Soon after NEPA’s passage, the U.S. Supreme Court recognized that NEPA created a private right of action for affected parties to enforce NEPA’s planning requirements through the federal court system. As a result, opponents frequently use NEPA litigation as a tool to influence, slow and sometimes defeat federal projects. In projects involving public-private ventures (PPV) with federal agencies, private parties with an interest in the PPV or in the PPV project should be cognizant of both the strategic opportunities in the NEPA planning process and the risks that can be created if the federal agency fails to satisfy all NEPA environmental planning requirements.

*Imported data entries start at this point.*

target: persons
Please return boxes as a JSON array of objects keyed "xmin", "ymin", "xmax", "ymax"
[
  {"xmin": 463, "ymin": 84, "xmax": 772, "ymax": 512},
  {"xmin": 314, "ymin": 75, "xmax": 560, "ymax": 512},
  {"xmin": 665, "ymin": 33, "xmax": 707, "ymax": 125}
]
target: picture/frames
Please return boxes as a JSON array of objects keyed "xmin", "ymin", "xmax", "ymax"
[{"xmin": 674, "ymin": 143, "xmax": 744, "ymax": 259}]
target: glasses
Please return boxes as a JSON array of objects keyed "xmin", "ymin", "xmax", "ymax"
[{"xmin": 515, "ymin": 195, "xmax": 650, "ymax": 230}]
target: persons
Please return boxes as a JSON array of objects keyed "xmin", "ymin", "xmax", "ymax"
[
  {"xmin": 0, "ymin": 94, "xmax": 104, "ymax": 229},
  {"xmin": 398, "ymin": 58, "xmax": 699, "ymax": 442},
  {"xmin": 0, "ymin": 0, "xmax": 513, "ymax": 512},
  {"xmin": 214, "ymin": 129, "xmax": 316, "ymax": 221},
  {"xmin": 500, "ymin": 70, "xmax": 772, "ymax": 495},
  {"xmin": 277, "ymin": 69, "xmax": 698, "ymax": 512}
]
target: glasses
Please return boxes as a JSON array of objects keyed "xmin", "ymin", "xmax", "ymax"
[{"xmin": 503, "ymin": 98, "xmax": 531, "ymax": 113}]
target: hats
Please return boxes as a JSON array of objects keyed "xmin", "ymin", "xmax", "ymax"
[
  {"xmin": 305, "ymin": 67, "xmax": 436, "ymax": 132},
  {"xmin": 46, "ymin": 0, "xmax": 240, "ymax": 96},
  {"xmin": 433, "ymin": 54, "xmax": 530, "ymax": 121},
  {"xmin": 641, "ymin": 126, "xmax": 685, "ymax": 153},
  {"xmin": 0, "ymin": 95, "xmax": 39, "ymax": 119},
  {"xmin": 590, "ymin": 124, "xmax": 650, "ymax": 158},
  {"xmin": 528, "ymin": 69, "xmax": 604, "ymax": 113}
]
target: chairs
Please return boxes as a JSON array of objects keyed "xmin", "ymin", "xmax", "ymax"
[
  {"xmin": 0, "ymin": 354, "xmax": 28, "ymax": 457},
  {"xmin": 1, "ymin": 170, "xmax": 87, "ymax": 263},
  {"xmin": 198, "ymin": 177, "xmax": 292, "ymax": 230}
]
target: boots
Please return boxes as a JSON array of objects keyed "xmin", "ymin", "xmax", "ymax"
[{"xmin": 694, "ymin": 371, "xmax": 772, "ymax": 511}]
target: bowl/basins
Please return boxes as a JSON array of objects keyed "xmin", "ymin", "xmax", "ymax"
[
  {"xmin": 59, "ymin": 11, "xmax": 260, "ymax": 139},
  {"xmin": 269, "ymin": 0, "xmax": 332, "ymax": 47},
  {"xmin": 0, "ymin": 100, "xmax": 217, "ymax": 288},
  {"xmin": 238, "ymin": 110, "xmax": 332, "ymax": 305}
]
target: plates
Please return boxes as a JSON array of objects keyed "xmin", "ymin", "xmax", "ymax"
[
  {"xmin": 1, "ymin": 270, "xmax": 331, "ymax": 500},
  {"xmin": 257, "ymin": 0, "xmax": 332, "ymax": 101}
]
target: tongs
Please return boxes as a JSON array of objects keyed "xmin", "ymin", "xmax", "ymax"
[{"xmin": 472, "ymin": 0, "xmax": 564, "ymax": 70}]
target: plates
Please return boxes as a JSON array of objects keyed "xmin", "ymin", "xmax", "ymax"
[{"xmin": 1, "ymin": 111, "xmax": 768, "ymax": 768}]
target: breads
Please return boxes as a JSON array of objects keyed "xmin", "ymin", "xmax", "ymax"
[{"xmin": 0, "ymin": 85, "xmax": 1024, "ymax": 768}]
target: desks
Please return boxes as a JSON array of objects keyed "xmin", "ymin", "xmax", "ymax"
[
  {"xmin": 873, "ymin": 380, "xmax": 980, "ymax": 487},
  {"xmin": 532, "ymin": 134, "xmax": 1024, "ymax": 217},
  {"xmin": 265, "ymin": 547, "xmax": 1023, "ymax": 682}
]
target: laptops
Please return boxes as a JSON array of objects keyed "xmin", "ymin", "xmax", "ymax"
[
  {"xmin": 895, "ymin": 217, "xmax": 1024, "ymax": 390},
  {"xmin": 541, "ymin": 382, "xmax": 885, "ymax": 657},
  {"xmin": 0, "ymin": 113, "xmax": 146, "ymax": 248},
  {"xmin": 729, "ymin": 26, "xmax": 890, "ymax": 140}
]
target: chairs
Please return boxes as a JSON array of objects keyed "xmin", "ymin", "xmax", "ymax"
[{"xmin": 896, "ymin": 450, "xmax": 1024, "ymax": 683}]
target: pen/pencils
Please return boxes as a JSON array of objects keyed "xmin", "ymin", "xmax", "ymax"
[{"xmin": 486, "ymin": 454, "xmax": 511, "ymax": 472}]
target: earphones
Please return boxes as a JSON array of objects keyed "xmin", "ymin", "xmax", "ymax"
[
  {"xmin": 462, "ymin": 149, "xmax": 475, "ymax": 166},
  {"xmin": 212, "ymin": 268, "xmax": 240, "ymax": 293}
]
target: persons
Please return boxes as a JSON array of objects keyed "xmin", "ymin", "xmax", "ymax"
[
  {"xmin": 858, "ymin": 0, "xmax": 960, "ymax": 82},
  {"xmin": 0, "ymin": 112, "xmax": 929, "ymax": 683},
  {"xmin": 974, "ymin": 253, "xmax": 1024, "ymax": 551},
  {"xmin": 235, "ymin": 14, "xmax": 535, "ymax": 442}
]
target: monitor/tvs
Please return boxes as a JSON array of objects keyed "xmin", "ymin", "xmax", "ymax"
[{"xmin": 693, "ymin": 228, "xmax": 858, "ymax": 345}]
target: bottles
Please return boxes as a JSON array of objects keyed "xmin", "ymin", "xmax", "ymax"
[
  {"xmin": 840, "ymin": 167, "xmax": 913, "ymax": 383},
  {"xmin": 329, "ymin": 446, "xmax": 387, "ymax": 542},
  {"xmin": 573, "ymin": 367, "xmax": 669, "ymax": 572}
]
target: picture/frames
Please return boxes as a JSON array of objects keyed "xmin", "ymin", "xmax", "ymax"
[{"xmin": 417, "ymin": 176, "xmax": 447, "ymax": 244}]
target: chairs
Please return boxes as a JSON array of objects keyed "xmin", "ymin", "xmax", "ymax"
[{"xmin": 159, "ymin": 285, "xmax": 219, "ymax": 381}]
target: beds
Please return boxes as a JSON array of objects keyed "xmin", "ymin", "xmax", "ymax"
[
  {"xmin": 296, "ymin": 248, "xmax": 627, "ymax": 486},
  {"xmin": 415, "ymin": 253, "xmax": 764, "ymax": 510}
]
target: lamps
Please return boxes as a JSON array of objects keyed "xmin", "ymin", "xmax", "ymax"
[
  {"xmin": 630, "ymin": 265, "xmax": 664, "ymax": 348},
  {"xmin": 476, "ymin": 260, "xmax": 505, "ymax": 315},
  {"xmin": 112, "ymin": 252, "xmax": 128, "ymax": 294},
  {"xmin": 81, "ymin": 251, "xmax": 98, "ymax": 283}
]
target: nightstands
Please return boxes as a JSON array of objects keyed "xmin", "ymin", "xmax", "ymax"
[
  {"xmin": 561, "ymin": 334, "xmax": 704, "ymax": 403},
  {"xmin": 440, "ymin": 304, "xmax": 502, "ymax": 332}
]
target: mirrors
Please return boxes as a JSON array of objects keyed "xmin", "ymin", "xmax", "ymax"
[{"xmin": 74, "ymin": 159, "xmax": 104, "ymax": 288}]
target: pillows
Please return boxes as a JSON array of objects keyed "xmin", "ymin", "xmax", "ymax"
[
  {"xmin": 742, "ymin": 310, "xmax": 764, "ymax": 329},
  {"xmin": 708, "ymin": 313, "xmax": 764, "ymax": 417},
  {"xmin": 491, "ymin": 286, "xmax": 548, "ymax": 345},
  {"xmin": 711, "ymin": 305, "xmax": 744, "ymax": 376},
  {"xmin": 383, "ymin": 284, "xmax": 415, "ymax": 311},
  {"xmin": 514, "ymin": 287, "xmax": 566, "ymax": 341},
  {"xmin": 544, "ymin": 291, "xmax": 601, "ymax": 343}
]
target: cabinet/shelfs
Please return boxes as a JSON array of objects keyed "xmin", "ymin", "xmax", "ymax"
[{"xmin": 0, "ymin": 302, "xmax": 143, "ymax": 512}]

PPV projects also may be subject to state and local environmental review processes, such as the California Environmental Quality Act (CEQA) and the New York State Environmental Quality Review Act (SEQRA). For the most part, state and local environmental reviews can be performed concurrently with a NEPA review using the same or similar documentation. However, unlike NEPA, some “mini-NEPA” laws impose substantive obligations on state agencies to reduce or avoid environmental impacts.

NEPA Fundamentals

The central mandate under NEPA requires the lead federal agency for any major federal action significantly affecting the quality of the human environment to prepare a detailed statement of:

  1. the environmental impact of the proposed action;
  2. any adverse environmental effects that cannot be avoided should the proposed action be implemented;
  3. appropriate alternatives to the proposed action;
  4. the relationship between local short-term uses of the environment and the maintenance and enhancement of long-term productivity; and
  5. any irreversible and irretrievable commitments of resources that would be involved in the proposed action should it be implemented.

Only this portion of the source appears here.